I added a 30-06 to the collection last year for all of the reasons mentioned above. If you really want to nerd it, check out these sights to demonstrate what the ballistics mean on the mountain. 
http://www.chuckhawks.com/rifle_trajectory_table.htm
http://huntingnut.com/index.php?name=PointBlankOnline
You will see very minimal difference in the ballistics between any of the sizes mentioned. As to your last question about 22 for coyotes, I have heard of people hitting a yote with a 22, but I certainly would not take a 22 with yotes in mind. Simply not enough juice unless it were to be hit perfectly from less than 30 yards or so. The yotes seem to prefer the 22-250, 223 and 243.


----------



## Bax* (Dec 14, 2008)

kill_'em_all said:


> i have a .30-378 wetherby. i love that gun. used it on everything from gophers to moose. i know its a little over kill for something such as a deer or pronghorn... but you can never kill something too dead! im a fan of big guns, stuff rarely goes anywhere after a hit.


It's too bad the brass is so darned expensive for the 30-378, what a neat cartridge.

If money was no object with respect to .30 caliber rifles, my dream would be a custom Lazzeroni 7.82 Warbird. Nothing quite like sending a 168 grain bullet sailing at 3600fps!
********************
OBJECTIVE
In the rifle forum thread, what rifle would one poster choose as a dream .30 caliber rifle if money were no object?

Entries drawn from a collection
********************
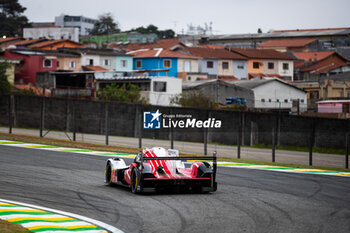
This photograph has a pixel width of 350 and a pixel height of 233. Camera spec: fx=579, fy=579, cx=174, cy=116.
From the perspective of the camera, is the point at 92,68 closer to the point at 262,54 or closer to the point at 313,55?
the point at 262,54

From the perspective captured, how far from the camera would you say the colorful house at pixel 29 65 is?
78.2m

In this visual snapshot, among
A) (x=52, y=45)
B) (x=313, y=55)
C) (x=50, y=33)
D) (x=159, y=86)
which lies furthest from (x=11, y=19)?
(x=159, y=86)

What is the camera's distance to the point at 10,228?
440 inches

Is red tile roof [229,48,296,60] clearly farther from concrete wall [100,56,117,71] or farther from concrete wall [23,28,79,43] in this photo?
concrete wall [23,28,79,43]

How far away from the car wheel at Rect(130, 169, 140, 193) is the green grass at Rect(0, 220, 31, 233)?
5.37 meters

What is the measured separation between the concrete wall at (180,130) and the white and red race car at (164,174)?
16482mm

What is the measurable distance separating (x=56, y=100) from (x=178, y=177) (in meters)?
28.4

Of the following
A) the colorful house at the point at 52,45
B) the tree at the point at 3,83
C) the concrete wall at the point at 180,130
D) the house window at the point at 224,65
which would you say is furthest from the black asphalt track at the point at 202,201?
the colorful house at the point at 52,45

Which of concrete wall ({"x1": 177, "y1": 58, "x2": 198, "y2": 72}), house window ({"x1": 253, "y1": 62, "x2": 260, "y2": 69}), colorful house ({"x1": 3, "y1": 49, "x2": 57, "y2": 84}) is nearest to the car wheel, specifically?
colorful house ({"x1": 3, "y1": 49, "x2": 57, "y2": 84})

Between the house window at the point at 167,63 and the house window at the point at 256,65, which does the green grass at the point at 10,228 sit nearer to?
the house window at the point at 167,63

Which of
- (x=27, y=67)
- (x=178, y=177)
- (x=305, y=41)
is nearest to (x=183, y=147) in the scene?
(x=178, y=177)

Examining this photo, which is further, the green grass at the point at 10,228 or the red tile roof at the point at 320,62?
the red tile roof at the point at 320,62

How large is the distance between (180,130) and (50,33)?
328ft

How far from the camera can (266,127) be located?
129 feet
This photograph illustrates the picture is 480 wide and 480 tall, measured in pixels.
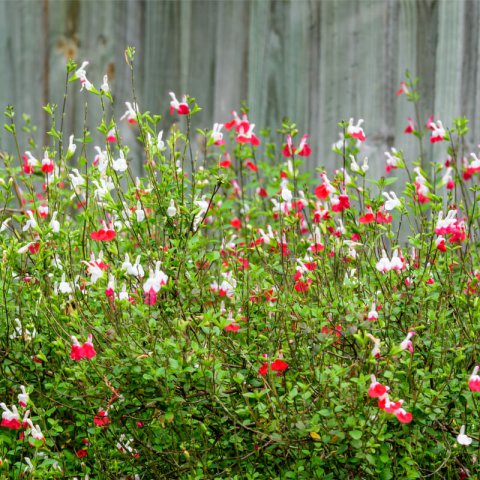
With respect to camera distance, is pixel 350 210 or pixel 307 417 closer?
pixel 307 417

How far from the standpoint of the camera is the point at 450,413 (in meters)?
2.36

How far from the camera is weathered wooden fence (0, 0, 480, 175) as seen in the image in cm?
418

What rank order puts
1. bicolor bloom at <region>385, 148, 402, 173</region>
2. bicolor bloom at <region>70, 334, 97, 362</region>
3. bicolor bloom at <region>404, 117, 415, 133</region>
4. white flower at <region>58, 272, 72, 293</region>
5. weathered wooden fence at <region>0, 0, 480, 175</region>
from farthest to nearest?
weathered wooden fence at <region>0, 0, 480, 175</region> → bicolor bloom at <region>404, 117, 415, 133</region> → bicolor bloom at <region>385, 148, 402, 173</region> → white flower at <region>58, 272, 72, 293</region> → bicolor bloom at <region>70, 334, 97, 362</region>

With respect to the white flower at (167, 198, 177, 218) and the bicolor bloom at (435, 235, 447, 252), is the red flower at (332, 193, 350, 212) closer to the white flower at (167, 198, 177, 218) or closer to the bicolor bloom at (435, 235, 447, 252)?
the bicolor bloom at (435, 235, 447, 252)

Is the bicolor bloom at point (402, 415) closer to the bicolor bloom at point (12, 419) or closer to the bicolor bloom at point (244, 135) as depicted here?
the bicolor bloom at point (12, 419)

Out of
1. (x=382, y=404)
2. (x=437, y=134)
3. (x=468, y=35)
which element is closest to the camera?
(x=382, y=404)

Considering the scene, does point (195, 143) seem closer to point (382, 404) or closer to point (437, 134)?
point (437, 134)

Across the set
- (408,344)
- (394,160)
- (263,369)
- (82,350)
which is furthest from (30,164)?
(408,344)

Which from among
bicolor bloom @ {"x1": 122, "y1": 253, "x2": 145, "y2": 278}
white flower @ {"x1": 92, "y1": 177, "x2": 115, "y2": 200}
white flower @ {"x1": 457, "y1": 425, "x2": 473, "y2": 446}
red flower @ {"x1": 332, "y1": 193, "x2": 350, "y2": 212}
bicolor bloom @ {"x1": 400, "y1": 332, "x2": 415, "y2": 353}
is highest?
white flower @ {"x1": 92, "y1": 177, "x2": 115, "y2": 200}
********************
FINISHED ANSWER
A custom Lazzeroni 7.82 Warbird.